Insurance industry is steering clear of the S.C. coast
Government might have to step in if private sector cannot meet demand, some experts say

gjackson@thestate.com

CHARLESTON — The Bank of South Carolina’s primary insurance carrier didn’t want to cover wind damage at all on the bank’s main Meeting Street office.

But the carrier finally agreed to raise the price of the insurance by more than 100 percent with a 10 percent deductible for named storms.

Fortunately, the bank was able to find other coverage, said Hugh Lane Jr., bank president.

Lane offered the anecdote last week as an example of what is happening with both business and residential insurance coverage along South Carolina’s coast.

He was speaking on a panel about how rising seas and storms could affect coastal property, health and quality of life.

The panel was part of a Southeast regional meeting — The Nation’s Coasts: A Vision and Action Agenda for the Future — part of a three-year effort by The Heinz Center of Washington, D.C., to help communities address coastal issues.

The insurance industry is paying attention to climate change and to increased storm activity, and that is translating into skyrocketing premiums from Hilton Head to Little River.

Premiums for single-family residences along the Grand Strand have seen 100 percent increases and condominiums have seen up to 700 percent increases, according to research by Al Parish, an economist at Charleston Southern University.

Parish blames that increase partly for a drop in housing prices in the area, especially condominiums.

Rising insurance costs also have been blamed for part of the dramatic drop in home sales on Hilton Head Island. Sales were down 40 percent over last year and prices dropped 6 percent.

While climate change and global warming have plenty of skeptics, said state Insurance Director Eleanor Kitzman, “the insurance industry believes in this issue and it is affecting the way they do business — which affects the citizens of South Carolina and the economy of this state and that gets my attention.”

Not only are premiums increasing dramatically, she said, but the availability of insurance is not keeping pace with the demand because of the continuing growth in coastal areas.

The issue has been brewing since the early 1990s with hurricanes Hugo and Andrew. But the real tipping points for the insurance industry were the 2004 and 2005 seasons, Kitzman said.

Insurers are canceling policies, reducing coverage, increasing deductibles and taking “other measures that are considered very draconian by consumer standards,” she said.

“The impact of this issue extends beyond rich people at the beach to people who live in such places as Hardeeville, Goose Creek and Conway,” Kitzman said.

“And they don’t have lifestyles, They have jobs. They have jobs in businesses and industries that impact and benefit the economy of this entire state.”

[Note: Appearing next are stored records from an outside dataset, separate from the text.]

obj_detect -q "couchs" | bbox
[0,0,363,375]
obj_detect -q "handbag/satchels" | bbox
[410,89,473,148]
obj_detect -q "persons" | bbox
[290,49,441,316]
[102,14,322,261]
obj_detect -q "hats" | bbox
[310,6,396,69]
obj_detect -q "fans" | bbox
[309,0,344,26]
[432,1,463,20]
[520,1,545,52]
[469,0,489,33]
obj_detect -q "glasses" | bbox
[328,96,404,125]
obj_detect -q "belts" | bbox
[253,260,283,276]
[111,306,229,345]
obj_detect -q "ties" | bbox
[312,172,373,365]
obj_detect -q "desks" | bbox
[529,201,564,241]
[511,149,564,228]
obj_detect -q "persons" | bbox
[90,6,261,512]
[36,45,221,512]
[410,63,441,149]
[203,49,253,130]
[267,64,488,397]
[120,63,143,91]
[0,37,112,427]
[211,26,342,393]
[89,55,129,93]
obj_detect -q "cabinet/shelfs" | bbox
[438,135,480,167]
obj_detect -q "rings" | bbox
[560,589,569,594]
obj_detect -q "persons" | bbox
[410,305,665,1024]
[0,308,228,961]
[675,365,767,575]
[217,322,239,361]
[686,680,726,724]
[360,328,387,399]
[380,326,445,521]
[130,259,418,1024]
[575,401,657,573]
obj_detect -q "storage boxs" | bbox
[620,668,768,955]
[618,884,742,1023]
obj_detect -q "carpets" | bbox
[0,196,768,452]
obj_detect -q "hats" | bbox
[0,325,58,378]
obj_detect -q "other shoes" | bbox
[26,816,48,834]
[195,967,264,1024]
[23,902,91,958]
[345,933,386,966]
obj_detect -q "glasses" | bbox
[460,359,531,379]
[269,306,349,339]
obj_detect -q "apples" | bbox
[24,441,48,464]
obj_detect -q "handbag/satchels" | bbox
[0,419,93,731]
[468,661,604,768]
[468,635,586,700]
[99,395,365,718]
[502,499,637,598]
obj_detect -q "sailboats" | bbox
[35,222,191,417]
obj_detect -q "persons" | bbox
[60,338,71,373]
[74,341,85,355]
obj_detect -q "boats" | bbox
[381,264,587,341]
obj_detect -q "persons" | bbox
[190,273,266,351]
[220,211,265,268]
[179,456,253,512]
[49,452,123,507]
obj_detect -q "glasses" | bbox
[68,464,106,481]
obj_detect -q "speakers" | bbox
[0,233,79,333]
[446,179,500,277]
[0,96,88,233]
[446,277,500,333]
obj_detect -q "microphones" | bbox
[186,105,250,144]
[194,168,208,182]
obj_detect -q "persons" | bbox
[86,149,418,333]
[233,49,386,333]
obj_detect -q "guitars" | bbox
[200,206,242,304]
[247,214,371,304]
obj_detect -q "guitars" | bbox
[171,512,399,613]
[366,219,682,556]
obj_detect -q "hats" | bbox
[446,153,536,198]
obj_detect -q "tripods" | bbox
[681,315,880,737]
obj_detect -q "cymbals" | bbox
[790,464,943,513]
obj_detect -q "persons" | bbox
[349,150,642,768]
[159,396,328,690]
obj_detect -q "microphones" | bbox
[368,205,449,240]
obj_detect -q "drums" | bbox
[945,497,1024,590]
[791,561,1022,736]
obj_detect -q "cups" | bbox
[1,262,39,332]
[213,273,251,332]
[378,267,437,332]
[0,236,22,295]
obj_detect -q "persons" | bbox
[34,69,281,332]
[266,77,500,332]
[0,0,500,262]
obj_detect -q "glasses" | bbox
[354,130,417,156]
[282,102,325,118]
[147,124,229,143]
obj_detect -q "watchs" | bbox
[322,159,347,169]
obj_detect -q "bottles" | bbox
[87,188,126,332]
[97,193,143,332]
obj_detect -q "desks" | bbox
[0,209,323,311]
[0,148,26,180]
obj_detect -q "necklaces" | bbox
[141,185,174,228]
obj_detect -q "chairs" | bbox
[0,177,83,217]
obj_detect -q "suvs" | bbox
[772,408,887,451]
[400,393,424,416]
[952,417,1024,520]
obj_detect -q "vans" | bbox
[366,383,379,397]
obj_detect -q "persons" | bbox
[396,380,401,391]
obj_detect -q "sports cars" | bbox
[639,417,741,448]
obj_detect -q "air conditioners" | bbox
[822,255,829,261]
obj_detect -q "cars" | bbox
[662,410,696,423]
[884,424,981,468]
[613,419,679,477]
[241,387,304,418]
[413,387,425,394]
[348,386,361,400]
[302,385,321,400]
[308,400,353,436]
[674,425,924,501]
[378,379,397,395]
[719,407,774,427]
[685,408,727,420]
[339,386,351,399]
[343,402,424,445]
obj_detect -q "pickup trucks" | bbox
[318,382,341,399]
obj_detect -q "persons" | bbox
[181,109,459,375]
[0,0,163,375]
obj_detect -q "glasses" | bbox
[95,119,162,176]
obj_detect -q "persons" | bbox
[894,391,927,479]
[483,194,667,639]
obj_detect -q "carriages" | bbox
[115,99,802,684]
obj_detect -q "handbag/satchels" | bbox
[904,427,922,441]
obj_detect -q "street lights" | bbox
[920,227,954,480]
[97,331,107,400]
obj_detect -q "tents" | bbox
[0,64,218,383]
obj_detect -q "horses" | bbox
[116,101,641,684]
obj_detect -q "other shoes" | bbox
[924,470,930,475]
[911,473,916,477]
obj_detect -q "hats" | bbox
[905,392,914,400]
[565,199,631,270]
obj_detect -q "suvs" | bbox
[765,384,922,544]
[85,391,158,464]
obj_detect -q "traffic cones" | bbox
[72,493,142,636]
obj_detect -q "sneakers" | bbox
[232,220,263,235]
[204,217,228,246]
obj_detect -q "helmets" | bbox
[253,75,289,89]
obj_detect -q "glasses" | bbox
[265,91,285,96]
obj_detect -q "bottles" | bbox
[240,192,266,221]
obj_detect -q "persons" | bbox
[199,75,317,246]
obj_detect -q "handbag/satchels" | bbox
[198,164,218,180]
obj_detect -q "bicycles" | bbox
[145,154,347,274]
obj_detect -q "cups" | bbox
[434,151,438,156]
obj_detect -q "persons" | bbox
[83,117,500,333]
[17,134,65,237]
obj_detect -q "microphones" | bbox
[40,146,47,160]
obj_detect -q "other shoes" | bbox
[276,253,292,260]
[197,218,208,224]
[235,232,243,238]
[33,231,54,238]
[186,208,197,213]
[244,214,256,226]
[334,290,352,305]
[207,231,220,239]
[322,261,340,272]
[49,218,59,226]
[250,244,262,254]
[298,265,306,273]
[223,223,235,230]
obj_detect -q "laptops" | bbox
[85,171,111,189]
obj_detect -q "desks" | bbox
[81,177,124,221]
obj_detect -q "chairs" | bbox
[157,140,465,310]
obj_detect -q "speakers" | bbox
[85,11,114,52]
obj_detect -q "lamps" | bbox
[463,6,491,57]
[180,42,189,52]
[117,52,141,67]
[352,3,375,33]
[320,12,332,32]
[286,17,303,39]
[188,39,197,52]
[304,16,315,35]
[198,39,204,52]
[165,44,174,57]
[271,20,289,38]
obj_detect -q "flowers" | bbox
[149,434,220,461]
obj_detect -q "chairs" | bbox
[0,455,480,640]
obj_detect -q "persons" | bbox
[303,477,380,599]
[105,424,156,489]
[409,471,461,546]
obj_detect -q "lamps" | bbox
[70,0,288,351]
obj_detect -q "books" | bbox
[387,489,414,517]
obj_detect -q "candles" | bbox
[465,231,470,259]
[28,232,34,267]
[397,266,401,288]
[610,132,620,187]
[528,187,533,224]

For example, BMW — one of the Upstate’s premier employers — likely wouldn’t be in South Carolina without access to the Port of Charleston, she said, “and those people have to live somewhere.”

South Carolina cannot abandon the coast, she said. People are going to continue to live on the coast and coastal development does not seem likely to abate anytime soon.

But the supply of insurance — at any cost — doesn’t seem likely to keep up with the demand. New capital simply isn’t being attracted into the market, even at higher premiums.

“The private sector has spoken very clearly,” Kitzman said, “and that is that they are writing all of the coastally-exposed business that they care to right now.”

If the private sector can’t or won’t fill the need, Lane said, government might need to provide some kind of backstop.

Because of the importance of the coast to the overall economy, public policy makers might need to consider taking action, said Kitzman, even though she is generally not in favor of government intervention.

“It is a public policy consideration that needs to be made,” she said, “and not for the purpose of displacing or competing with the private insurance market, but to the extent that the private insurance industry cannot meet the full need.”

C. Grant Jackson was the moderator for the session on The Impact of Rising Seas and Storms on Human Infrastructure: Property, Health and Quality of Life.